= Mary Lea Heger =

American astronomer

Mary Lea Heger (July 13, 1897 – July 13, 1983, later Mary Lea Shane) was an American astronomer who made important discoveries on the interstellar medium. She later founded the Lick Observatory Archives located in the Dean E. McHenry Library. In 1982, her monument at Lick was renamed the Mary Lea Shane Archives of Lick Observatory.

==Education and career==

She was born in Wilmington, Delaware. During childhood, Heger's family moved west to Belvedere on the San Francisco Bay, where she spent her youth.

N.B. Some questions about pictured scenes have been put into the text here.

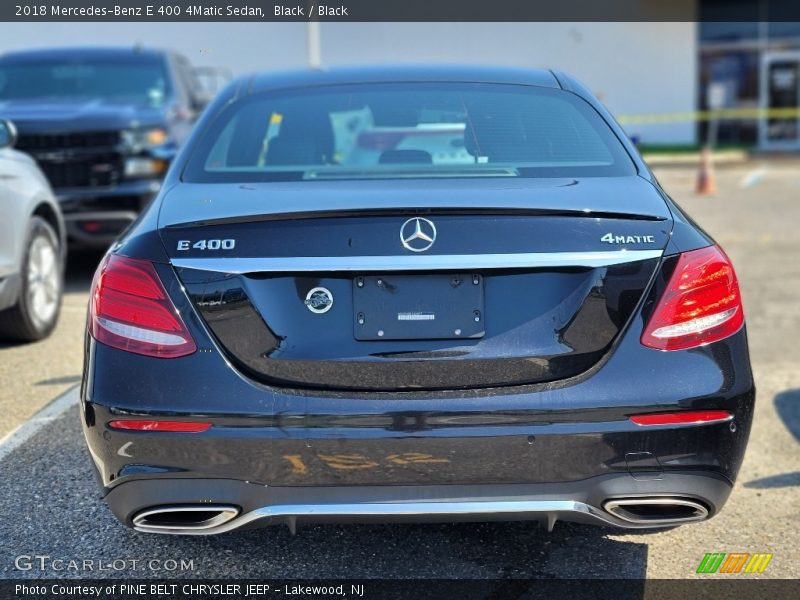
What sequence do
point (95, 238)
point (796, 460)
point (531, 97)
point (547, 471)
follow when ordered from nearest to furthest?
1. point (547, 471)
2. point (531, 97)
3. point (796, 460)
4. point (95, 238)

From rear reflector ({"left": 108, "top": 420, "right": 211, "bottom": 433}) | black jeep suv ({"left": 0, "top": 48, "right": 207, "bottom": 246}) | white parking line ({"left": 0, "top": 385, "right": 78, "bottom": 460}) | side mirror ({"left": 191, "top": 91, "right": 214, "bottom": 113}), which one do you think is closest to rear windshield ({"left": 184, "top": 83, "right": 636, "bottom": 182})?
rear reflector ({"left": 108, "top": 420, "right": 211, "bottom": 433})

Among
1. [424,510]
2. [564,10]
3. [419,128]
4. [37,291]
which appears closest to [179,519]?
[424,510]

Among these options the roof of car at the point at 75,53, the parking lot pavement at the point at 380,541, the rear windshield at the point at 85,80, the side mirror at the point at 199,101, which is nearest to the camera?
the parking lot pavement at the point at 380,541

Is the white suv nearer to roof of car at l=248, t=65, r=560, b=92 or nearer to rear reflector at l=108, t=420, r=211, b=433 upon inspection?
roof of car at l=248, t=65, r=560, b=92

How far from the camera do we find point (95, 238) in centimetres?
781

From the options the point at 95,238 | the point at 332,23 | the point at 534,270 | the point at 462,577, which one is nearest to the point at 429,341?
the point at 534,270

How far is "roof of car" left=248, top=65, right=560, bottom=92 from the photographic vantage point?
401 cm

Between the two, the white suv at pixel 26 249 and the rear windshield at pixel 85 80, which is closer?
the white suv at pixel 26 249

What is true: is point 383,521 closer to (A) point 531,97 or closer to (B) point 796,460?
(A) point 531,97

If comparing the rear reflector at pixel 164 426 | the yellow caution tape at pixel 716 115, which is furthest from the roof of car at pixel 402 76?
the yellow caution tape at pixel 716 115

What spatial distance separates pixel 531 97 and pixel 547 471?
166cm

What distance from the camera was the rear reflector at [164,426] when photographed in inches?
106

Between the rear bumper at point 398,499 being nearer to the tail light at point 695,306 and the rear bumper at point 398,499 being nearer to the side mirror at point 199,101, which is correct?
the tail light at point 695,306

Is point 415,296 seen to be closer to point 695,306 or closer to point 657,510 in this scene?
point 695,306
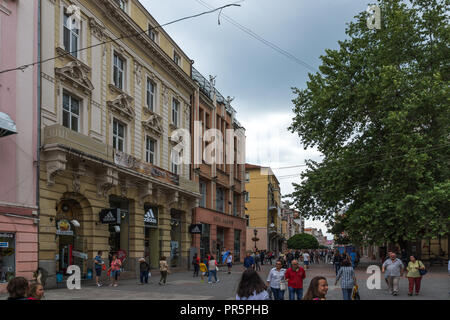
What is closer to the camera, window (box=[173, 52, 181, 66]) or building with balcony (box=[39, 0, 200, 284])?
building with balcony (box=[39, 0, 200, 284])

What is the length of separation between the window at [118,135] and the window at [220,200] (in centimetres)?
1762

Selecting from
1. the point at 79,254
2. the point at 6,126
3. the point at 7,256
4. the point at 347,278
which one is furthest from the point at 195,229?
the point at 347,278

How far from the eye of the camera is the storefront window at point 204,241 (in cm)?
3603

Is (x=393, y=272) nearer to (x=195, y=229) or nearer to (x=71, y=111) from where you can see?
(x=71, y=111)

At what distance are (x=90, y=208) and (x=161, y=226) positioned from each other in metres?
8.19

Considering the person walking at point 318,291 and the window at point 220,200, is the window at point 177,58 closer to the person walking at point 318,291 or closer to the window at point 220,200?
the window at point 220,200

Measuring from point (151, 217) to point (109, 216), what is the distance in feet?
21.4

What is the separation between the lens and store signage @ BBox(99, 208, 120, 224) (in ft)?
69.2

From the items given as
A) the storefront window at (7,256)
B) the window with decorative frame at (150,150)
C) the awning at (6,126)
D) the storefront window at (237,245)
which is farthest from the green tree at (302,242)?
the awning at (6,126)

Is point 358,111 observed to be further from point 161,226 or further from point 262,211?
point 262,211

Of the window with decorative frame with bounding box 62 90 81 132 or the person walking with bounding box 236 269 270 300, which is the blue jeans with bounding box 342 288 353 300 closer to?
the person walking with bounding box 236 269 270 300

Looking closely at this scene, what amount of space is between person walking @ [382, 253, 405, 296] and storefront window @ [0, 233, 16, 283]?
1310cm

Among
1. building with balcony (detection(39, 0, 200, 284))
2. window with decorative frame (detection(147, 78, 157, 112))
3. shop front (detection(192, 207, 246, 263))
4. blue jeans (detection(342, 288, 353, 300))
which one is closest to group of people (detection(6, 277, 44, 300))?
blue jeans (detection(342, 288, 353, 300))

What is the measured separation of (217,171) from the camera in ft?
134
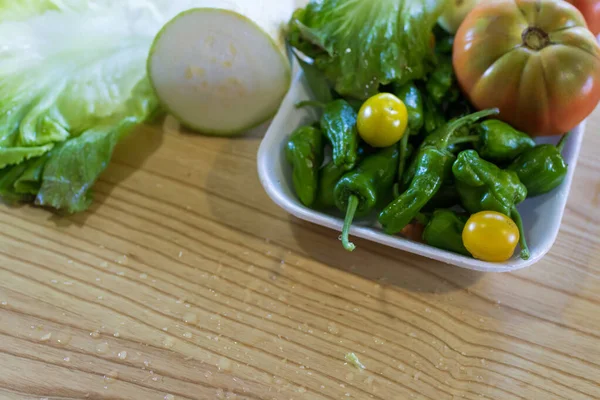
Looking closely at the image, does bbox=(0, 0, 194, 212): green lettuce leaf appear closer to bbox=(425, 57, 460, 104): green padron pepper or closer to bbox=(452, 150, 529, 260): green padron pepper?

Heger received her bachelor's degree in 1919 from the University of California, Berkeley, becoming a graduate student in astronomy. After marrying C. Donald Shane in 1920 she completed her PhD in 1924, writing a thesis under the supervision of W. W. Campbell at Lick Observatory that was one of the first papers to recognize the sharp, stationary Na I absorption lines in the spectra of distant binaries as interstellar in origin.
She was also the discoverer of the diffuse interstellar bands.

==Retirement==
Deciding to focus on raising her two small children, Heger gave up the notion of a professional career. At the end of World War II when her husband became director of Lick Observatory, Heger became a well-known scientific hostess and was remembered for her generous hospitality.

==Death==
Mary Lea Shane died on her 86th birthday of a heart attack at her home in Scotts Valley, California on July 13, 1983.